Clube para leitura de autoras completa cinco anos e quebra estereótipos machistas do ramo
Este ano completaram cinco anos desde o primeiro encontro do projeto que abriu muitos olhos e corações para a leitura de autoras de diferentes gêneros e para aprendizados sobre a vida e a própria literatura. Em março de 2015, a consultora de marketing Juliana Gomes, a jornalista Juliana Leuenroth e a transcritora Michelle Henriques deram vida ao Leia Mulheres, realizando seu primeiro grupo de leitura na capital paulista.
A iniciativa, com o propósito de fomentar a curiosidade por ler autoras de obras clássicas a contemporâneas sobre diversos assuntos, foi inspirada na campanha #ReadWomen2014, veiculada em 2014 pela escritora britânica Joanna Walsh.
“Conseguimos mudar o mercado editorial”, diz Michelle, uma das criadoras. Seu objetivo sempre foi difundir livros de diferentes nacionalidades e assuntos, desde HQs a clássicos, passando por suspenses e poemas. Além disso, o trio do Leia Mulheres busca tornar a leitura acessível, com exemplares que sejam disponíveis a todos – já que o grupo é gratuito e aberto a quem quiser participar.

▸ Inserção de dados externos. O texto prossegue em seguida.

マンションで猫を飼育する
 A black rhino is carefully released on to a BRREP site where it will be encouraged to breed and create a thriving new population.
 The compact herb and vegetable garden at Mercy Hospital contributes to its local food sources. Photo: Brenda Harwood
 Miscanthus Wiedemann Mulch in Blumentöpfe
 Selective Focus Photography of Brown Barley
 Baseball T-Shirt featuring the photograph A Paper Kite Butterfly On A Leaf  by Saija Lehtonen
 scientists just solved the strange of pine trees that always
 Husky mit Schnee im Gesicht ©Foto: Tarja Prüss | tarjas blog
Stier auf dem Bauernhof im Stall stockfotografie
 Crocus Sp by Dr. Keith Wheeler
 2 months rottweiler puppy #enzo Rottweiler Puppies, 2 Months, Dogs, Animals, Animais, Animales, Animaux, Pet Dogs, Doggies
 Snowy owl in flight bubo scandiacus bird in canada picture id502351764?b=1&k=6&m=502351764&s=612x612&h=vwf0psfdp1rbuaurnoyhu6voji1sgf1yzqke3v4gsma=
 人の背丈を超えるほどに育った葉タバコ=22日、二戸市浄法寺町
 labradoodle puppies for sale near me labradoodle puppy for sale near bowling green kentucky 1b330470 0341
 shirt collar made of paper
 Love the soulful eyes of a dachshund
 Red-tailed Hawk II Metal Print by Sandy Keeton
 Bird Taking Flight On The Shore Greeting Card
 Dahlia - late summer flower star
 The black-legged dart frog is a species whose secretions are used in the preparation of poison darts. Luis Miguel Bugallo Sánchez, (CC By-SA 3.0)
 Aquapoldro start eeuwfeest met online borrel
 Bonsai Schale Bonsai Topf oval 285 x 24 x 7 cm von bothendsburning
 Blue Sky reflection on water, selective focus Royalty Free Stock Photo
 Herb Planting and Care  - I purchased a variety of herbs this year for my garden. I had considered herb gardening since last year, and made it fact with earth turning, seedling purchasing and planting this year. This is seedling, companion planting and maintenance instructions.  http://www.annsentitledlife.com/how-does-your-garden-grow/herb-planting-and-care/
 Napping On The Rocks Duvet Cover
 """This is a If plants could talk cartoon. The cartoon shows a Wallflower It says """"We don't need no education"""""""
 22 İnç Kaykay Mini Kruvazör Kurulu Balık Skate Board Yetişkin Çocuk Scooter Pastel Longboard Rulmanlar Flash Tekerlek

Ganhando o Brasil e o mundo
Elas contam que, no início, era algo pequeno, voltado apenas para amigos. Mas saiu de São Paulo rumo a Curitiba quando a tradutora Emanuela Siqueira, amiga das idealizadoras, levou o clube para a capital paranaense. Depois disso, muitas pessoas de diversas regiões do País começaram a se interessar pelo projeto, que viajou por todo o Brasil. Em 2019, após a adesão do Acre, o Leia Mulheres estava oficialmente em todos os estados e em 130 cidades brasileiras.
O projeto ganhou força também no exterior com o contato de brasileiras que vivem em Portugal e na Suíça, por exemplo. Lá, o clube é coordenado por meio de uma parceria entre as criadoras no Brasil e as moderadoras internacionais.
Todos os grupos são coordenados por cerca de duas mediadoras. Elas marcam os encontros, fazem a curadoria dos livros a serem discutidos e organizam as reuniões. Para se tornar parceira do Leia Mulheres é preciso entrar em contato com as idealizadoras a partir do site oficial e enviar um e-mail, que será retornado com as instruções.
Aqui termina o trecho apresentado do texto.